Yogi Berra might have garbled a few thoughts, but this one was a home run. Change is inevitable, accelerating and getting much more challenging to adapt to. So, in the theme of year-end predictions, here are some conjectures on what’s coming at us.
1. Pot Rocks
With MA, CA, OR, NV, CO and ME (Maine? Really?) on board, it’s probably safe to say more will follow. Given the dollars at stake, that will drive the feds to figure out a solution to change a cash business into one that can legally use banks and credit. My business focus is wine and spirits. And it seems to me the most logical, and politically acceptable solution to regulating the new marijuana industry will be to bolt it on to the existing “Three Tier System.” I say this for a couple of reasons: 1) It makes sense, 2) A regulating infrastructure/bureaucracy already exists, 3) Existing procedures for collecting taxes are in place at the state level.

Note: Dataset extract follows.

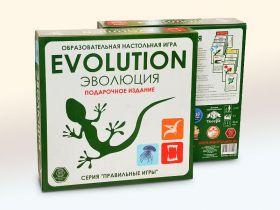 Игра Эволюция Подарочное издание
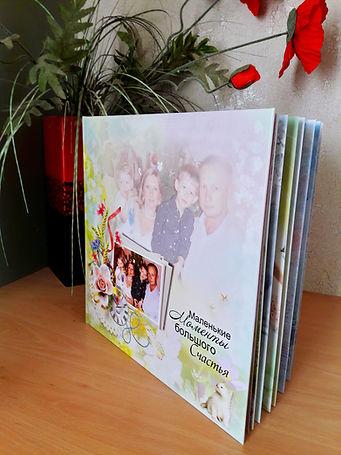 фотоальбом купить, семейная книга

2. The “Old Guard” of Consumer Magazines Need a New Paradigm
We’ve seen a decade of efforts to prop up an industry whose relevance is being challenged by Kindles, smartphones and social media. Hey, I still like to pick up a magazine and flip through it, but at its best the process is archaic. Content is by definition days old and reader interest is in large part still determined by demographics and psychographics. More importantly, physical distribution via snail mail embeds costs that are simply not scalable in a world where reader growth of news sources is counted in orders of magnitude rather than single or double digit changes.

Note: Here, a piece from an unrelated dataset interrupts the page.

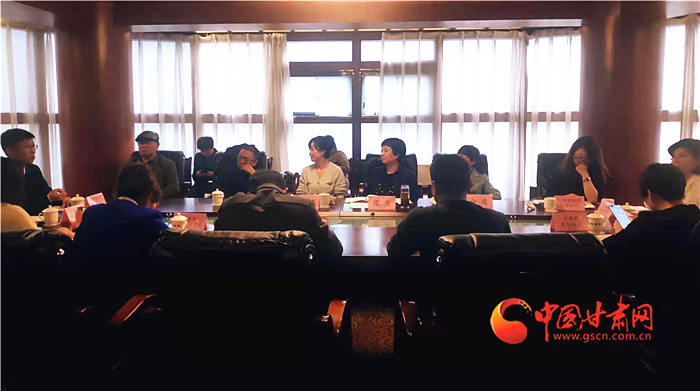 甘肃省消协举办消费维权中心座谈会 同向发力促维权纠纷调解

On the flip side there are a couple of compelling reasons for certain aspects of it to survive: Photography that’s more than a quick visual fix, journalism by professional writers and editors using things like fact-checking, secondary validation of quotes.
Don’t get me wrong, I went to J-school, so all this stuff (and grammar…and spelling) is really important to me. I think the challenge the communications industry faces is how to manage in a new world where distribution is no longer limited or controlled by access to printing presses by an elite few. We are now in an era where everyone can be a publisher, but the corollary is certainly NOT true, that everyone who publishes, is a journalist.

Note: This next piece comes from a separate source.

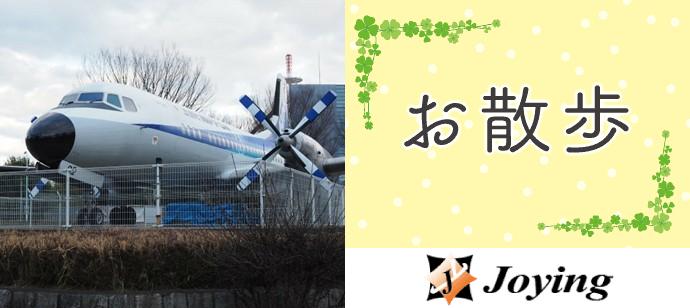 【埼玉県所沢市の体験コン・アクティビティー】ジョイング株式会社主催 2021年7月8日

3. Star Trek Got it All Right
It has occurred to me that Star Trek was even more than the incredibly visionary bit of entertainment fluff than I used to think it was. Pretty much everything they showed has come into daily use: phasers, check; real time non-invasive medical imaging, check; interplanetary space travel, check for machines, soon for people. So one thing left is to figure out a way to “Beam me up, Scotty.” Think that’s not going to be possible? Read #4.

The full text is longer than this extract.